BEGIN Listed entries

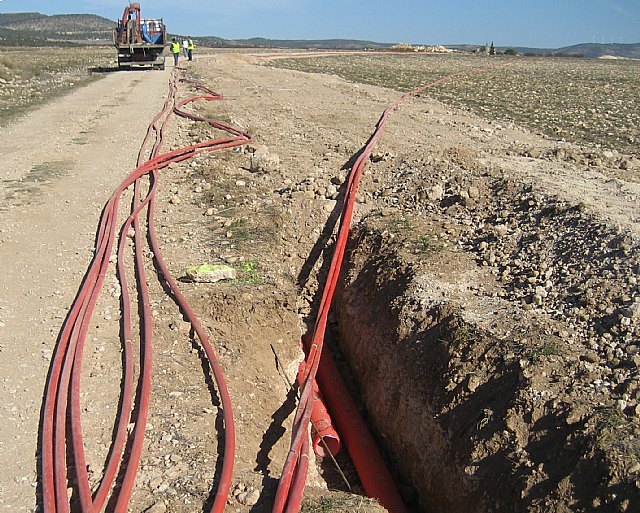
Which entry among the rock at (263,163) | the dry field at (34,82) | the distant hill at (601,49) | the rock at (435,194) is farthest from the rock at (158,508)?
the distant hill at (601,49)

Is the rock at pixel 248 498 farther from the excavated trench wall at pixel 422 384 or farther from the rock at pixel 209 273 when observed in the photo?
the rock at pixel 209 273

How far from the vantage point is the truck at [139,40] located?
2736 cm

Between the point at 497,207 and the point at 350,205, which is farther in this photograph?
the point at 350,205

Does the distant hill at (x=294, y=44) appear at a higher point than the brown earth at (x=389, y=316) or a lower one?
higher

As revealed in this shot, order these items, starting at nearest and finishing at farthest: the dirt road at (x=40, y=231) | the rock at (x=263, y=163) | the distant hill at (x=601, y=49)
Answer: the dirt road at (x=40, y=231), the rock at (x=263, y=163), the distant hill at (x=601, y=49)

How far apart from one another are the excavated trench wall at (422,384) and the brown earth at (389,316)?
0.02m

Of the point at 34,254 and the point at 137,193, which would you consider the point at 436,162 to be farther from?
the point at 34,254

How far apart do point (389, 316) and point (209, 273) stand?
6.58 ft

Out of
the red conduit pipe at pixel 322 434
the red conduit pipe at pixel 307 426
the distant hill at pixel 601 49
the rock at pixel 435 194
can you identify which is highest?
the distant hill at pixel 601 49

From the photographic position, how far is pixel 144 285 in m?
6.38

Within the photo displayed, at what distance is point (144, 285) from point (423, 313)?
114 inches

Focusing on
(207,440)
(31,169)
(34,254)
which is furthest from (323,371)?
(31,169)

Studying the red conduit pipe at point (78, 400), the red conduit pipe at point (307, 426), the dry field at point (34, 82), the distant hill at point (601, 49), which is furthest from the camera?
the distant hill at point (601, 49)

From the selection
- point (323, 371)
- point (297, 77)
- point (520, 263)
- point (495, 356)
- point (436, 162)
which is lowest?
point (323, 371)
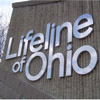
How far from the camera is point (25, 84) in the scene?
10.1 m

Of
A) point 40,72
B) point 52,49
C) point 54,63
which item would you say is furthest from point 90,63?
point 40,72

END Listed entries

What is asked: Reproduce the rows from the one containing "How far from the camera" through the end of the rows, requests included, multiplying every distance and coordinate in the answers by 1.85. Round each result to the number of decimals the original had, rounding halves up, and leave all numbers in the requests unchanged.

Answer for this exercise:
How far from the camera is point (25, 84) in the scene?
18.7 m

Of
A) point 40,72
B) point 52,49
C) point 54,63
which item would you say is furthest from point 90,63?
point 74,133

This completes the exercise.